Visitors should be respectful of local laws and customs which reflect the fact that Brunei is a conservative Islamic country. You should avoid any demonstrations or large gatherings of people.
You should not become involved with drugs of any kind: possession of even very small quantities can lead to imprisonment or the death penalty.
You should ensure that your passport is valid for a minimum of six months after the conclusion of any trip to Brunei and other countries within South East Asia.
The Department of Foreign Affairs strongly recommends that you obtain comprehensive travel insurance which will cover all overseas medical costs, including medical evacuation, before travelling to Brunei. You should check any exclusions, and that your policy covers you for the activities you want to undertake.
Travellers should note that the Irish Government does not provide funds for emergency medical repatriation or for repatriation of remains.
Safety and Security
Crime levels are low in Brunei. You are advised to take the usual sensible precautions with your personal belongings. You should avoid any demonstrations or large gatherings of people. If you become aware of any nearby protests you should leave the area immediately. You should keep yourself informed of developments, including by monitoring local media and keeping contacts with your hotel or tour organiser.
There is a low threat from terrorism. But you should be aware of the global risk of indiscriminate terrorist attacks which could be in public areas, including those frequented by expatriates and foreign travellers.
Local Laws and Customs
Local laws reflect the fact that Brunei is an Islamic country. You should dress modestly and respect local traditions, customs, laws and religions at all times. You should be aware of your actions and take care not to offend other cultures or religious beliefs, especially during the holy month of Ramadan, or if you intend to visit religious areas.
The sale of alcohol in Brunei is prohibited. For a list of other prohibited and restricted items, please visit the Royal Customs and Excise Department’s website.
Visitors should be aware that smoking is prohibited in certain public places, including shopping and eating areas, bus stops and stations and government buildings.
There are severe penalties for all drug offences in Brunei. You should not become involved with drugs of any kind: possession of even very small quantities can lead to imprisonment or the death penalty.

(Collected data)
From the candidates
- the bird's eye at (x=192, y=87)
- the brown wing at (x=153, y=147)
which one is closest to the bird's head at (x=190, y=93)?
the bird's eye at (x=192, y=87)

__Assigned task 1__
According to the Brunei travel advice, for how long after the end of a trip must a passport remain valid?
__Assigned task 2__
Say whether each statement agrees with the Brunei travel advice: (a) Crime levels in Brunei are high. (b) The sale of alcohol in Brunei is prohibited. (c) The Irish Government funds emergency medical repatriation.
__Assigned task 3__
Duplicate the portion of the Brunei travel advice between "You should ensure" and "want to undertake.", inclusive.

__Expected output 1__
A passport must be valid for a minimum of six months after the conclusion of the trip.

__Expected output 2__
(a) No: "Crime levels are low in Brunei."
(b) Yes: "The sale of alcohol in Brunei is prohibited."
(c) No: "the Irish Government does not provide funds for emergency medical repatriation"

__Expected output 3__
You should ensure that your passport is valid for a minimum of six months after the conclusion of any trip to Brunei and other countries within South East Asia.
The Department of Foreign Affairs strongly recommends that you obtain comprehensive travel insurance which will cover all overseas medical costs, including medical evacuation, before travelling to Brunei. You should check any exclusions, and that your policy covers you for the activities you want to undertake.